Gostei de ouvir isso. Me confortou, me fortaleceu. Me senti mais humano e normal. Mesmo que creio que nunca deixei de ser normal. É normal não gostar de certas coisas. Cada pessoa tem direito de decidir o que é melhor para si contanto que não prejudique ou desrespeite outras pessoas. Mas não durou muito. As chacotas foram aumentando, passaram a escrever coisas horríveis sobre mim na lousa, nas paredes da escola, até no chão do pátio. Postaram fotos minha, fizeram montagem com outros homens, fotos obscenas. Por onde eu passava era ridicularizado, humilhado, não estava mais agüentando isso.

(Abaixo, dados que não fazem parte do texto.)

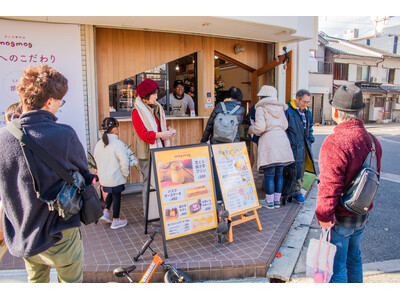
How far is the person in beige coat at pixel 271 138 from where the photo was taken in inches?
200

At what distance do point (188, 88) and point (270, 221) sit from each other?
433 centimetres

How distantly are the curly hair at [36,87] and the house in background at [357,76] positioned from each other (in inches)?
1169

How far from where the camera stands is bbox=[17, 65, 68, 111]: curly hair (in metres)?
1.96

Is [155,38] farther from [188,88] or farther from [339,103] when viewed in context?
[339,103]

6 – Fim trágico. Parei de ir à escola. Mas como se espalhou pela internet, até no trabalho que quase não tínhamos tempo para nada, começaram a achar tempo e me zoarem. Na rua onde eu passava alguém apontava o dedo. Riam. Eu passei a andar de cabeça baixa, aos poucos não quis mais andar na rua também. Deixei de atender os telefonemas de Danni e Clarisse, não queria mais ver ninguém, não queria mais viver. Se hoje estão lendo essas palavras, podem ter certeza... não estou mais aqui. Não consegui terminar meus estudos, não consegui ser o escritor que desejava tanto... não pude ser mais nada, apenas uma lembrança apagada na memória dos que um dia me conheceram.

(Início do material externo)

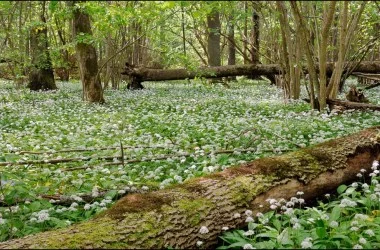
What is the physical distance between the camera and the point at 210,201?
404 cm

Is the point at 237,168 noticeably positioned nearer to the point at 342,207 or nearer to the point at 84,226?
the point at 342,207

Sempre tive fé de que não importa o que acontece na morte, deve haver paz. Sempre fui diferente. O cemitério é lugar de suspiros, tristeza e medo para muitos. Para mim, é lugar de descanso e paz, onde não existe quem nos humilhe, nem nos magoe que nos faça mal. Agora estarei em paz. Só espero que esse único livro ou conto que escrevi, possa de alguma forma tocar os corações de pessoas criticas e maldosas, para que pensem antes de maltratar uma pessoa, pois o que pode parecer brincadeira para você, pode acabar com o coração de outra pessoa. – Com essas palavras, eu encerro este discurso de formatura, onde Marcos poderia estar aqui se não fossem os olhos maldosos, as zombarias cortantes e os risos impiedosos. – As lágrimas e soluços de Danni não podem ser tapados, são um rio que escorre em seu rosto sem fim. Todos os presentes começam a chorar, mesmo os olhos outrora sinistro derramam lagrimas, pelo menos neste momento mostram-se compreensivos, empáticos. Mas agora é tarde de mais, Marcos se foi. – Eu peço respeito! Amor! Bondade! Sejamos pessoas melhores! Podemos ser! Assim, evitaremos perder pessoas tão especiais, com tantos sonhos que foram interrompidos, como meu amigo Marcos. Eu lamento a ignorância humana, a estupidez humana, a hipocrisia humana. Essas páginas foram encontradas do lado do corpo de Marcos após ele se envenenar e morrer. Este livro esta terminado, pena que tenha sido o primeiro e o ultimo livro de Marcos. Fim.